* _Problem requirements_: Please rewrite every one of the entries below with "camera" swapped for "observer", keeping everything else unchanged and leaving out the pictures.

-----

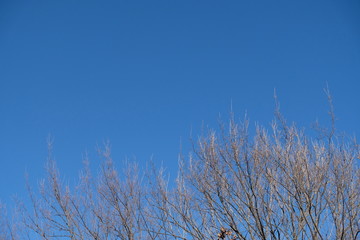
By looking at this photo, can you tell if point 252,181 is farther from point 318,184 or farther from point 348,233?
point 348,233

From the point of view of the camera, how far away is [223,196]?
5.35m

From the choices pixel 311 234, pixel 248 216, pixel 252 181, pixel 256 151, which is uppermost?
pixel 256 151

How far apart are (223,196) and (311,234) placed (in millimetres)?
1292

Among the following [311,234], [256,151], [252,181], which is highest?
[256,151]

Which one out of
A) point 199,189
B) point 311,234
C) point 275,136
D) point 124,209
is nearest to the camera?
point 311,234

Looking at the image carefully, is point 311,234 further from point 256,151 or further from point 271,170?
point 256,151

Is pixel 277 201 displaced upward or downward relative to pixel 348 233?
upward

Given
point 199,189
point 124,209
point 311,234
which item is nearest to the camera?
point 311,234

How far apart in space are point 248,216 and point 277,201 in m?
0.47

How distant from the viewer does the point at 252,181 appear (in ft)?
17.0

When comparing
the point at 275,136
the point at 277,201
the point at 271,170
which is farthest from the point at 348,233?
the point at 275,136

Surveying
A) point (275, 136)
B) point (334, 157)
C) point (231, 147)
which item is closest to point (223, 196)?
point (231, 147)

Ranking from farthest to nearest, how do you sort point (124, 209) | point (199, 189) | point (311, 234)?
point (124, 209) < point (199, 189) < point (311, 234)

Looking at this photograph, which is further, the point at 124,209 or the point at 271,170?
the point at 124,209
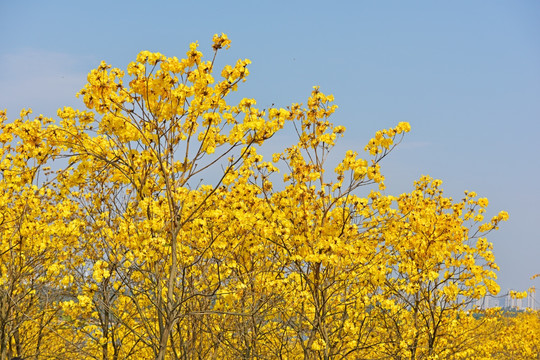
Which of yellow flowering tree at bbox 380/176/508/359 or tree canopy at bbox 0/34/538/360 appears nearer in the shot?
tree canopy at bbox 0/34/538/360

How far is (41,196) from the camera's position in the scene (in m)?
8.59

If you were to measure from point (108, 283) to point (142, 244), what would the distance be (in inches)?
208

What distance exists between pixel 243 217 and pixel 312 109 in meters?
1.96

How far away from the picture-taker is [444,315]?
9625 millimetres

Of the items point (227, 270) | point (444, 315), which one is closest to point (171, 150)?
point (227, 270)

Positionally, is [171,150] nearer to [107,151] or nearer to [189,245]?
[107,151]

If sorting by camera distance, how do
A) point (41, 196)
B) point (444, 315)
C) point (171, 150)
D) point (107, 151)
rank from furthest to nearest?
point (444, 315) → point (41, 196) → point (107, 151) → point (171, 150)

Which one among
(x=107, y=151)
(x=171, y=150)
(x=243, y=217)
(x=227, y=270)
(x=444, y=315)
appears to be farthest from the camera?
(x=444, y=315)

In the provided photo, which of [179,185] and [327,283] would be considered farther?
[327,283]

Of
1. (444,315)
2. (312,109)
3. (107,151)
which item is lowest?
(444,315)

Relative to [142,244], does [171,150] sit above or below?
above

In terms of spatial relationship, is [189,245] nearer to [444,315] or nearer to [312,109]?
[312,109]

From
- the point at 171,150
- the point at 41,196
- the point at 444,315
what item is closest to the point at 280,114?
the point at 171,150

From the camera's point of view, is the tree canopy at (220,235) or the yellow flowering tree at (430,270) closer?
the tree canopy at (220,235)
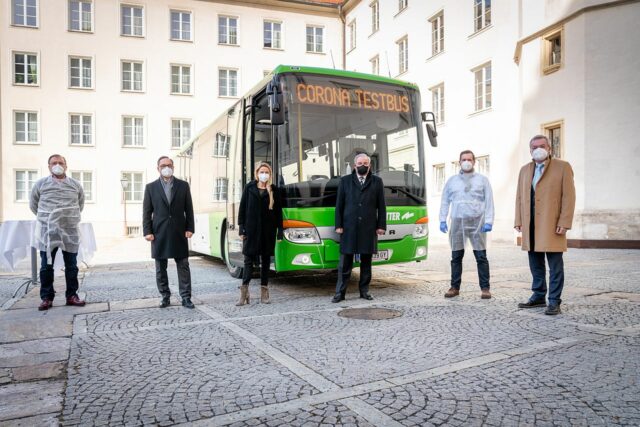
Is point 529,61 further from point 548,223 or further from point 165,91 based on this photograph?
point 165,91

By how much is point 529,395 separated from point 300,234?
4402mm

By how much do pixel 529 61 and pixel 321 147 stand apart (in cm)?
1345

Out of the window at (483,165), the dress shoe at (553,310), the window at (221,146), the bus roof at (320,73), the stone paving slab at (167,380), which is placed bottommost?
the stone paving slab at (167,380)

-----

* _Task result_:
By looking at this photo, can you tell if point 252,181 is farther from point 318,184 or farther from point 348,233?
point 348,233

From the point of view of the observer, how far away is [223,196]?
5.35m

From the choices pixel 311 234, pixel 248 216, pixel 252 181, pixel 256 151, which is uppermost?
pixel 256 151

How far apart are (223,196) and (311,234) placed (in millimetres)?
1292

Among the following [311,234], [256,151], [252,181], which is highest?
[256,151]

Which one out of
A) point 199,189
B) point 311,234
C) point 275,136
D) point 124,209
is nearest to the observer?
point 311,234

Looking at the image carefully, is point 311,234 further from point 256,151 or further from point 271,170?
point 256,151

Is pixel 277 201 displaced upward or downward relative to pixel 348 233?
upward

Given
point 199,189
point 124,209
point 311,234
which item is nearest to the observer?
point 311,234

How far apart in space are point 248,216 and point 277,201 in m?
0.47

How distant from the viewer does the point at 252,181 appear (in ft)?
17.0

When comparing
the point at 275,136
the point at 277,201
the point at 271,170
which is farthest from the point at 348,233?
the point at 275,136

Surveying
A) point (275, 136)
B) point (334, 157)
C) point (231, 147)
which item is closest to point (223, 196)?
point (231, 147)

Ranking from farthest to nearest, how do you sort point (124, 209) | point (199, 189) | point (311, 234)?
point (124, 209) < point (199, 189) < point (311, 234)

Looking at this photograph, which is further, the point at 124,209 or the point at 271,170?
the point at 124,209
Which of yellow flowering tree at bbox 380/176/508/359 or tree canopy at bbox 0/34/538/360 appears nearer in the shot?
tree canopy at bbox 0/34/538/360

How far is (41,196) from the observer's position in the scene (in m)?
8.59

If you were to measure from point (108, 283) to point (142, 244), what would the distance be (in inches)?
208

What distance exists between pixel 243 217 and pixel 312 109 in meters?
1.96

How far away from the picture-taker is [444,315]?
9625 millimetres

Of the items point (227, 270) | point (444, 315), which one is closest to point (171, 150)?
point (227, 270)

Positionally, is [171,150] nearer to [107,151] or nearer to [189,245]?
[107,151]

If sorting by observer distance, how do
A) point (41, 196)
B) point (444, 315)
C) point (171, 150)
D) point (107, 151)
rank from furthest to nearest?
point (444, 315) → point (41, 196) → point (107, 151) → point (171, 150)

Which one among
(x=107, y=151)
(x=171, y=150)
(x=243, y=217)
(x=227, y=270)
(x=444, y=315)
appears to be farthest from the observer?
(x=444, y=315)

In the provided photo, which of [179,185] and [327,283] would be considered farther?
[327,283]

Of
1. (444,315)
2. (312,109)
3. (107,151)
which item is lowest?
(444,315)

Relative to [142,244], does [171,150] sit above or below?
above

In terms of spatial relationship, is [189,245] nearer to [444,315] or nearer to [312,109]?
[312,109]

From
- the point at 171,150
- the point at 41,196
- the point at 444,315
what item is closest to the point at 280,114?
the point at 171,150

From the observer's point of view, is the tree canopy at (220,235) or the yellow flowering tree at (430,270) closer?
the tree canopy at (220,235)
Is point 529,61 further from point 548,223 or further from point 165,91 based on this photograph?
point 165,91

By how much is point 529,395 separated from point 300,234?
4402mm

By how much do pixel 529 61 and pixel 321 147 stand apart (in cm)?
1345

Out of the window at (483,165), the dress shoe at (553,310), the window at (221,146), the bus roof at (320,73), the stone paving slab at (167,380), which is placed bottommost?
the stone paving slab at (167,380)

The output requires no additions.